▸ Aim of the task: Below are some records: retype them all exactly, but not the pictures.

Spatial question records
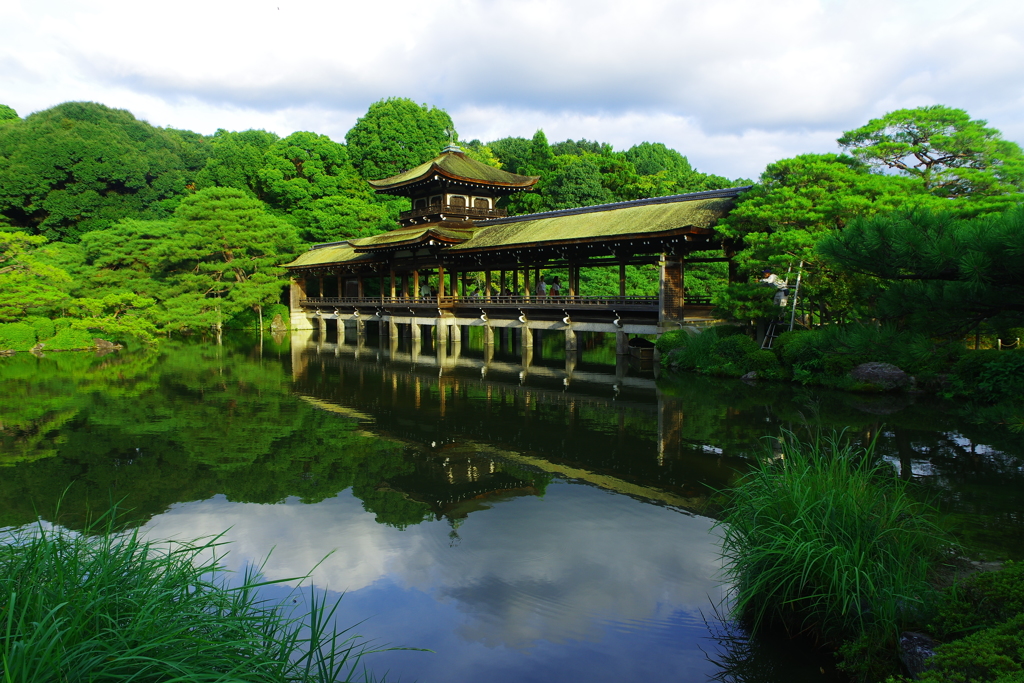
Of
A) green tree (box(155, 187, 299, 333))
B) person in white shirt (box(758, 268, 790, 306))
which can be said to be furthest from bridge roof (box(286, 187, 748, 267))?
green tree (box(155, 187, 299, 333))

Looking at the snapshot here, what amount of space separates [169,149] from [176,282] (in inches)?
1018

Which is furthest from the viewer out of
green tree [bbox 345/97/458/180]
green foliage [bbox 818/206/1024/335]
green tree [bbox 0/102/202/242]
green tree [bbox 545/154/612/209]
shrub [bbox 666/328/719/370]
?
green tree [bbox 345/97/458/180]

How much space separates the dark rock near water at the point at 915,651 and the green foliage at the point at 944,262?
3673mm

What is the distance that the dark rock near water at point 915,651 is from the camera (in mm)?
3588

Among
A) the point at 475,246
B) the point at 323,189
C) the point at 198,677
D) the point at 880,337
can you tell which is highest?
the point at 323,189

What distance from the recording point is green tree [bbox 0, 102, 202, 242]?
39750 millimetres

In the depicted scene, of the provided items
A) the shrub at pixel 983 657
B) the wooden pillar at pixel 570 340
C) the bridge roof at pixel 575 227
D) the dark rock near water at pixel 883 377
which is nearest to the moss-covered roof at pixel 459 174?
the bridge roof at pixel 575 227

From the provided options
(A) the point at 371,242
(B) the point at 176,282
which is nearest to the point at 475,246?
(A) the point at 371,242

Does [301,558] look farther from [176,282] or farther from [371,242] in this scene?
[176,282]

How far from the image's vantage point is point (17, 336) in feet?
78.2

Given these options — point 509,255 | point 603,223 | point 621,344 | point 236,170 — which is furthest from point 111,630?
point 236,170

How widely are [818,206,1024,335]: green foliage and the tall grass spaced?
2.68 meters

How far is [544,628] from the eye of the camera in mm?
4844

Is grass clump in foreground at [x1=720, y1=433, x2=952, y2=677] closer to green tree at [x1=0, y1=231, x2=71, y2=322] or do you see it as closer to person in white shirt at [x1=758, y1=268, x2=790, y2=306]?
person in white shirt at [x1=758, y1=268, x2=790, y2=306]
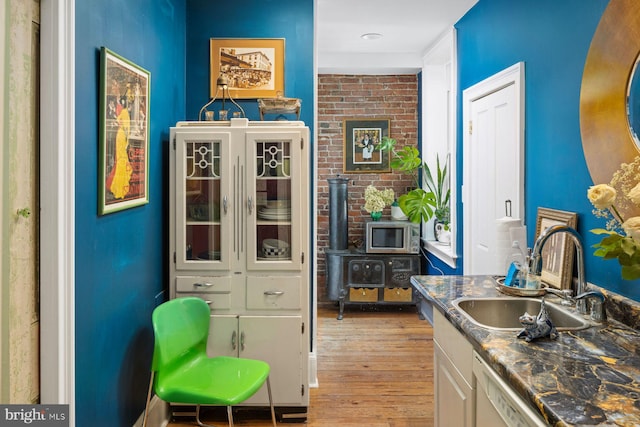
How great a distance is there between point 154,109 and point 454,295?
72.2 inches

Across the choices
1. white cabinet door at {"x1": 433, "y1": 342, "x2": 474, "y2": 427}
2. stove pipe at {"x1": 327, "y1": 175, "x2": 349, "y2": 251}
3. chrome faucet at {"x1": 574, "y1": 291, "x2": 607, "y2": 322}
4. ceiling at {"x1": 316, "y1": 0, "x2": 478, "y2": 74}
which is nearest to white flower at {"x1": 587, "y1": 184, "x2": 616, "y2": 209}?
chrome faucet at {"x1": 574, "y1": 291, "x2": 607, "y2": 322}

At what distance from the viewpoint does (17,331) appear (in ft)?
5.14

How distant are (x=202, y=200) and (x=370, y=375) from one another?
174 cm

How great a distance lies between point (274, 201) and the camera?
2863 millimetres

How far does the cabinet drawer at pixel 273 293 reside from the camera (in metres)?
2.82

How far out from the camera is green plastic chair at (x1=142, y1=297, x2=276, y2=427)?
2180 mm

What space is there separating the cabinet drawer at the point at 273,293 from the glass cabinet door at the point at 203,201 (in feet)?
0.65

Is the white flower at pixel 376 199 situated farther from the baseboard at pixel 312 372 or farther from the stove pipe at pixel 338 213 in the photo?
the baseboard at pixel 312 372

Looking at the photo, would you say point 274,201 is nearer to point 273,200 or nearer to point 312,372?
point 273,200

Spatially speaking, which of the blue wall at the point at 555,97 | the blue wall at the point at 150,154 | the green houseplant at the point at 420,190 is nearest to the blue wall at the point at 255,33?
the blue wall at the point at 150,154

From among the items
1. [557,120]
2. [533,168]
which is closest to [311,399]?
[533,168]

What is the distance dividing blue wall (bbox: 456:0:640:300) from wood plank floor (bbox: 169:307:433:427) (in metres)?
1.29

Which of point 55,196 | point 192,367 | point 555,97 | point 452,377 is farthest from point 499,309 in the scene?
point 55,196

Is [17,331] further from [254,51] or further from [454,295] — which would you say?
[254,51]
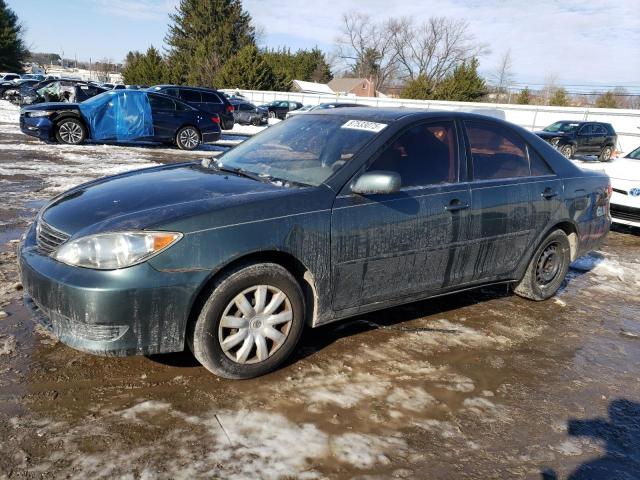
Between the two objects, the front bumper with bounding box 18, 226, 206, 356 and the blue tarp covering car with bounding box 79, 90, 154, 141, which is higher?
the blue tarp covering car with bounding box 79, 90, 154, 141

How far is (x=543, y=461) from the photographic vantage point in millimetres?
2730

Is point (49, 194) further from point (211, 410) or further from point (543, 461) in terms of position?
point (543, 461)

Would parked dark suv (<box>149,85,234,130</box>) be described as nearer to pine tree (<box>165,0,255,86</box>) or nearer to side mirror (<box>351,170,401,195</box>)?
side mirror (<box>351,170,401,195</box>)

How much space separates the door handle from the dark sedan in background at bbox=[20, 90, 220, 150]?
11.8 metres

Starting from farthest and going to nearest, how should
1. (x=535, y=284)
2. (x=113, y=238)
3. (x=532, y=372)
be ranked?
1. (x=535, y=284)
2. (x=532, y=372)
3. (x=113, y=238)

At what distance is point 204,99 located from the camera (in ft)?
63.0

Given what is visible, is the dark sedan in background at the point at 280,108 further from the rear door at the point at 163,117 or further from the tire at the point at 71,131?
the tire at the point at 71,131

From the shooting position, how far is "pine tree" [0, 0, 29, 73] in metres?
52.7

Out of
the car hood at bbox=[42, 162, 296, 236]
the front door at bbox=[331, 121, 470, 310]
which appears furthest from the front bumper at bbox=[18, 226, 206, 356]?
the front door at bbox=[331, 121, 470, 310]

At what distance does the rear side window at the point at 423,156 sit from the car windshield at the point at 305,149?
0.19 metres

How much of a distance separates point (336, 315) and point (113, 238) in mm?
1462

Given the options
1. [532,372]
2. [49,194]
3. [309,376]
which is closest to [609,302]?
[532,372]

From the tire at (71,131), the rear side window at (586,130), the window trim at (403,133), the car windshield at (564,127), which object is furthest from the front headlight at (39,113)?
the rear side window at (586,130)

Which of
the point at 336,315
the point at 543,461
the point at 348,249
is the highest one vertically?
the point at 348,249
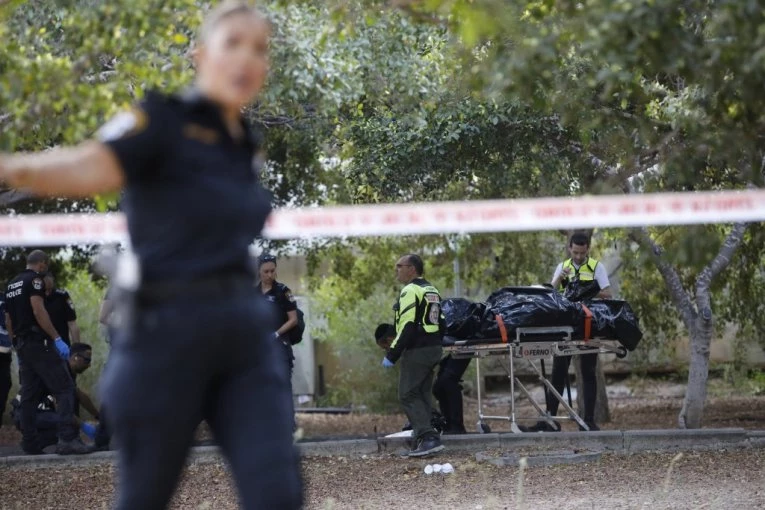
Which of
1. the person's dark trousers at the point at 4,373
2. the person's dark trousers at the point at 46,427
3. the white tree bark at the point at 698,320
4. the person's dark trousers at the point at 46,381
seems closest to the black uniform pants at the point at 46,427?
the person's dark trousers at the point at 46,427

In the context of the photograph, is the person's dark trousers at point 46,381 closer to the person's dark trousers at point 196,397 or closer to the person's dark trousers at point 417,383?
the person's dark trousers at point 417,383

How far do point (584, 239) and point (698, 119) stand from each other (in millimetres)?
5316

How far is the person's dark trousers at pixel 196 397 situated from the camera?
3.02 metres

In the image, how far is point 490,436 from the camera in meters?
11.1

▸ Exercise output:
Of
A) green tree (box(155, 187, 299, 333))
B) person in white shirt (box(758, 268, 790, 306))
which can be said to be furthest from bridge roof (box(286, 187, 748, 267))?
green tree (box(155, 187, 299, 333))

Looking at the snapshot here, what amount of space separates [169,149] from [176,282] (in inches)?
1018

Which is furthest from the viewer out of
green tree [bbox 345/97/458/180]
green foliage [bbox 818/206/1024/335]
green tree [bbox 0/102/202/242]
green tree [bbox 545/154/612/209]
shrub [bbox 666/328/719/370]
?
green tree [bbox 345/97/458/180]

How much space separates the dark rock near water at the point at 915,651 and the green foliage at the point at 944,262?
3673mm

What is the distance that the dark rock near water at point 915,651 is from the camera (in mm)?
3588

Among
A) the point at 475,246
B) the point at 323,189
C) the point at 198,677
D) the point at 880,337
can you tell which is highest?
the point at 323,189

What distance from the recording point is green tree [bbox 0, 102, 202, 242]?
39750 millimetres

In the depicted scene, of the provided items
A) the shrub at pixel 983 657
B) the wooden pillar at pixel 570 340
C) the bridge roof at pixel 575 227
D) the dark rock near water at pixel 883 377
which is nearest to the moss-covered roof at pixel 459 174?
the bridge roof at pixel 575 227

From the provided options
(A) the point at 371,242
(B) the point at 176,282
which is nearest to the point at 475,246?
(A) the point at 371,242

Does [301,558] look farther from [176,282] or farther from [371,242] in this scene?
[176,282]

How far from the image's vantage point is point (17, 336) in feet?
78.2

Given these options — point 509,255 | point 603,223 | point 621,344 | point 236,170 — which is furthest from point 111,630?
point 236,170

How widely are [818,206,1024,335]: green foliage and the tall grass spaced?
2.68 meters

How far is [544,628] from the eye of the camera in mm?
4844

Is grass clump in foreground at [x1=720, y1=433, x2=952, y2=677] closer to green tree at [x1=0, y1=231, x2=71, y2=322] or do you see it as closer to person in white shirt at [x1=758, y1=268, x2=790, y2=306]?
person in white shirt at [x1=758, y1=268, x2=790, y2=306]
How great a distance is there between point 154,109 and point 454,295?
72.2 inches

Across the choices
1. white cabinet door at {"x1": 433, "y1": 342, "x2": 474, "y2": 427}
2. stove pipe at {"x1": 327, "y1": 175, "x2": 349, "y2": 251}
3. chrome faucet at {"x1": 574, "y1": 291, "x2": 607, "y2": 322}
4. ceiling at {"x1": 316, "y1": 0, "x2": 478, "y2": 74}
which is nearest to white flower at {"x1": 587, "y1": 184, "x2": 616, "y2": 209}?
chrome faucet at {"x1": 574, "y1": 291, "x2": 607, "y2": 322}

At what distance from the viewpoint does (17,331) appear (in ft)?
5.14

How distant are (x=202, y=200) and (x=370, y=375) from one another?
174 cm

How great a distance lies between point (274, 201) and the camera?
2863 millimetres

How far does the cabinet drawer at pixel 273 293 reside from the camera (in metres)?
2.82

How far out from the camera is green plastic chair at (x1=142, y1=297, x2=276, y2=427)?
2180 mm

What space is there separating the cabinet drawer at the point at 273,293 from the glass cabinet door at the point at 203,201 (in feet)?
0.65

Is the white flower at pixel 376 199 situated farther from the baseboard at pixel 312 372 or farther from the stove pipe at pixel 338 213 in the photo?
the baseboard at pixel 312 372

Looking at the photo, would you say point 274,201 is nearer to point 273,200 or nearer to point 312,372?
point 273,200

Spatially speaking, which of the blue wall at the point at 555,97 | the blue wall at the point at 150,154 | the green houseplant at the point at 420,190 is nearest to the blue wall at the point at 255,33?
the blue wall at the point at 150,154

From among the items
1. [557,120]
2. [533,168]
which is closest to [311,399]?
[533,168]

What is the distance dividing blue wall (bbox: 456:0:640:300) from wood plank floor (bbox: 169:307:433:427) (in metres)?
1.29

Which of point 55,196 | point 192,367 | point 555,97 | point 452,377 is farthest from point 499,309 in the scene?
point 55,196

Is [17,331] further from [254,51] or further from [454,295] — which would you say?
[254,51]
Between the two objects, the front bumper with bounding box 18, 226, 206, 356 and the blue tarp covering car with bounding box 79, 90, 154, 141, which is higher?
the blue tarp covering car with bounding box 79, 90, 154, 141

How far is (x=543, y=461) from the photographic vantage point in millimetres?
2730

Is point (49, 194) further from point (211, 410) or further from point (543, 461) in terms of position?
point (543, 461)

Would parked dark suv (<box>149,85,234,130</box>) be described as nearer to pine tree (<box>165,0,255,86</box>) or nearer to side mirror (<box>351,170,401,195</box>)?
side mirror (<box>351,170,401,195</box>)

How much space separates the door handle from the dark sedan in background at bbox=[20, 90, 220, 150]?
11.8 metres

Starting from farthest and going to nearest, how should
1. (x=535, y=284)
2. (x=113, y=238)
3. (x=532, y=372)
be ranked?
1. (x=535, y=284)
2. (x=532, y=372)
3. (x=113, y=238)

At what distance is point 204,99 located from the camera (in ft)?
63.0

Given what is visible, is the dark sedan in background at the point at 280,108 further from the rear door at the point at 163,117 or further from the tire at the point at 71,131?
the tire at the point at 71,131

From the shooting position, how far is "pine tree" [0, 0, 29, 73] in metres?
52.7

Out of
the car hood at bbox=[42, 162, 296, 236]
the front door at bbox=[331, 121, 470, 310]
which appears furthest from the front bumper at bbox=[18, 226, 206, 356]?
the front door at bbox=[331, 121, 470, 310]

At what distance does the rear side window at the point at 423,156 sit from the car windshield at the point at 305,149?
0.19 metres

How much of a distance separates point (336, 315) and point (113, 238) in mm?
1462

Given the options
1. [532,372]
2. [49,194]
3. [309,376]
which is closest to [609,302]?
[532,372]

From the tire at (71,131), the rear side window at (586,130), the window trim at (403,133), the car windshield at (564,127), which object is furthest from the front headlight at (39,113)?
the rear side window at (586,130)

Which of
the point at 336,315
the point at 543,461
the point at 348,249
is the highest one vertically?
the point at 348,249
Which of
1. the person's dark trousers at the point at 4,373
2. the person's dark trousers at the point at 46,427
3. the white tree bark at the point at 698,320
4. the person's dark trousers at the point at 46,381
seems closest to the black uniform pants at the point at 46,427?
the person's dark trousers at the point at 46,427

In the context of the photograph, is the person's dark trousers at point 46,381 closer to the person's dark trousers at point 196,397 or closer to the person's dark trousers at point 417,383?
the person's dark trousers at point 417,383

How far do point (584, 239) and point (698, 119) stand from each other (in millimetres)?
5316

How far is the person's dark trousers at pixel 196 397 situated from the camera?
3.02 metres

In the image, how far is point 490,436 from the camera in meters?
11.1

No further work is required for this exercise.